▶ [Excerpt to read]:
For example, in August of 2019, the Mexican navy seized over 25 tons of Chinese fentanyl enroute to Culiacan, Sinaloa—the Sinaloa cartel’s Mexican flagship. It is estimated that more than 1 million fentanyl pills were seized in Arizona in 2019 alone.

Authorities within the U.S. have made numerous arrests within the past few years related to Chinese involvement in the drug trafficking trade.

Fox reported that just last month, six Chinese nationals were charged relative to a conspiracy involving over $30 million over the past 12 years whereby they distributed drug money to Latin America from the U.S.

According to the Department of Justice, the scheme involved a fairly complex operation in which bribes were offered to undercover informants, cryptocurrency exchanges, as well as creating fraudulent identities and fake U.S. passports in the scheme.

Last June, Xueyong Wu, a Chinese national pleaded guilty for helping launder over $4 million in drug profits related to organizations in Latin America and Mexico, up through and including Virginia.

▶ [Exercise instructions]:
Answer these questions using the excerpt above on Chinese involvement in drug trafficking:
(a) How many tons of Chinese fentanyl did the Mexican navy seize in August of 2019?
(b) How many Chinese nationals were charged in the conspiracy Fox reported?
(c) How much in drug profits did Xueyong Wu plead guilty to helping launder?

▶ [Data section]:

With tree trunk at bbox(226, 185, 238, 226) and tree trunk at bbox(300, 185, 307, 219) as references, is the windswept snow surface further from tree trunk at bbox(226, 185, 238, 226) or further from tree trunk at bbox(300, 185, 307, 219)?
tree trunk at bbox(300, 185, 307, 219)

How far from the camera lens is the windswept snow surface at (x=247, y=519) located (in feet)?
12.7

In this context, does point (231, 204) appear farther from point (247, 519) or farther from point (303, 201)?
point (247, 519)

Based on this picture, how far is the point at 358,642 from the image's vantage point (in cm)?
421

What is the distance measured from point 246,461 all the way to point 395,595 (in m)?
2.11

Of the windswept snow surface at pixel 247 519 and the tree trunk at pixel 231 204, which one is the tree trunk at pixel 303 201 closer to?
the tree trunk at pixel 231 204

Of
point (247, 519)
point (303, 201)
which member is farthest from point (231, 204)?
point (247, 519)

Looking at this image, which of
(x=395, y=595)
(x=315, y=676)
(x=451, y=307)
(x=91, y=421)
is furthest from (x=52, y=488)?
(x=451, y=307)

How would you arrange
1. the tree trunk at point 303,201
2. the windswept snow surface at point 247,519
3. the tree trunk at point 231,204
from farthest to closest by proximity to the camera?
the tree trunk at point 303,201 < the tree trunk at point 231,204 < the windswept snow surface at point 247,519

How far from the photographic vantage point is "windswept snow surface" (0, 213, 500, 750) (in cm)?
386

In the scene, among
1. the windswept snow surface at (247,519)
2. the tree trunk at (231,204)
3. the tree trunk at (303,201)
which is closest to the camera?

* * *

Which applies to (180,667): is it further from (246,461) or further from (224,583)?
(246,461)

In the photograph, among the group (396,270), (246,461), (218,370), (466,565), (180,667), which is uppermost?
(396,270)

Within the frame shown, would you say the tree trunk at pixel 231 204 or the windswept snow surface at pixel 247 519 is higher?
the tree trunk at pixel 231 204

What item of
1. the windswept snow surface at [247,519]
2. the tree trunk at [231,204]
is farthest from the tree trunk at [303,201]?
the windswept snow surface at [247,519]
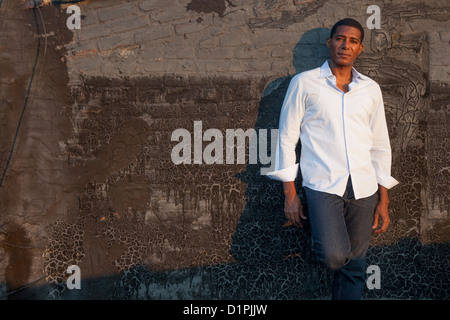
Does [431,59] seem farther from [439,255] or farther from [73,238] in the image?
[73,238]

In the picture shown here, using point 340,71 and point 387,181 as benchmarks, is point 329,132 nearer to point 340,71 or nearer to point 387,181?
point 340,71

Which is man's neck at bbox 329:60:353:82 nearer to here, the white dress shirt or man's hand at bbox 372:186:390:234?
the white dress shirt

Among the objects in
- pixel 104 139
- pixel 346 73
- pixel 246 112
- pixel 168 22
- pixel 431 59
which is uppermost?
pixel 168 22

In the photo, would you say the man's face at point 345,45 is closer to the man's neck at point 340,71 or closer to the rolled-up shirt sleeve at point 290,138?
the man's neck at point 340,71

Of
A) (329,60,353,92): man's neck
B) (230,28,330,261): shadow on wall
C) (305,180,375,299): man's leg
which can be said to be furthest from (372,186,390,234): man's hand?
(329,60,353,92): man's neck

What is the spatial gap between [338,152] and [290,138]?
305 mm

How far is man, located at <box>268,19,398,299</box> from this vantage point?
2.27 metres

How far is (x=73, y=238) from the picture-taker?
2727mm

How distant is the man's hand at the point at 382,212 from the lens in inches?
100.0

...

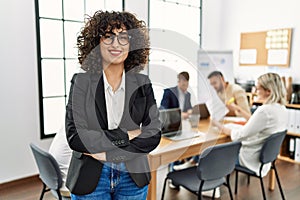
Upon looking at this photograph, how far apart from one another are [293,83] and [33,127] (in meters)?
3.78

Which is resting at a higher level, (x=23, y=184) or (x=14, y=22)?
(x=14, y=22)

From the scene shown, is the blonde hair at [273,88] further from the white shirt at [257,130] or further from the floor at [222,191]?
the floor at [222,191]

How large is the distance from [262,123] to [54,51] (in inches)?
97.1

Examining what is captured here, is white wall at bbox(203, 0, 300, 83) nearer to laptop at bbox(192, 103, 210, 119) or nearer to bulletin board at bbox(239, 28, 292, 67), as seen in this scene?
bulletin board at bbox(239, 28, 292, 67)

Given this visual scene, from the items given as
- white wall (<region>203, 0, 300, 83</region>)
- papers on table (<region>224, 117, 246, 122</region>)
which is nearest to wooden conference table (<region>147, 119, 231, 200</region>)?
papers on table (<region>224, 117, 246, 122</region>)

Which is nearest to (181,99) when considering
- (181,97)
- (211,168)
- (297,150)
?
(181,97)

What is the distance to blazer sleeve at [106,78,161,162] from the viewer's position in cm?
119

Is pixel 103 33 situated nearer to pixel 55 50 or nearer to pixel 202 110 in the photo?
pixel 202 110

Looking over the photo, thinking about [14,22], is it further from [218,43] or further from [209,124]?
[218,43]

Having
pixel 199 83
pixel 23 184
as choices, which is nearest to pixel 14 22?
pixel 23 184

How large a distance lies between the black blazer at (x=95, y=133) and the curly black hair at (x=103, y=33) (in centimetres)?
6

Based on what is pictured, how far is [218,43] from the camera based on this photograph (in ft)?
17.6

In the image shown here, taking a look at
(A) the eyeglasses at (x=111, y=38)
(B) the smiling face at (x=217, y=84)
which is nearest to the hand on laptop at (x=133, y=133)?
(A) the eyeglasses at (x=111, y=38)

▶ [Answer to this problem]:
(a) Over 25 tons
(b) Six
(c) Over $4 million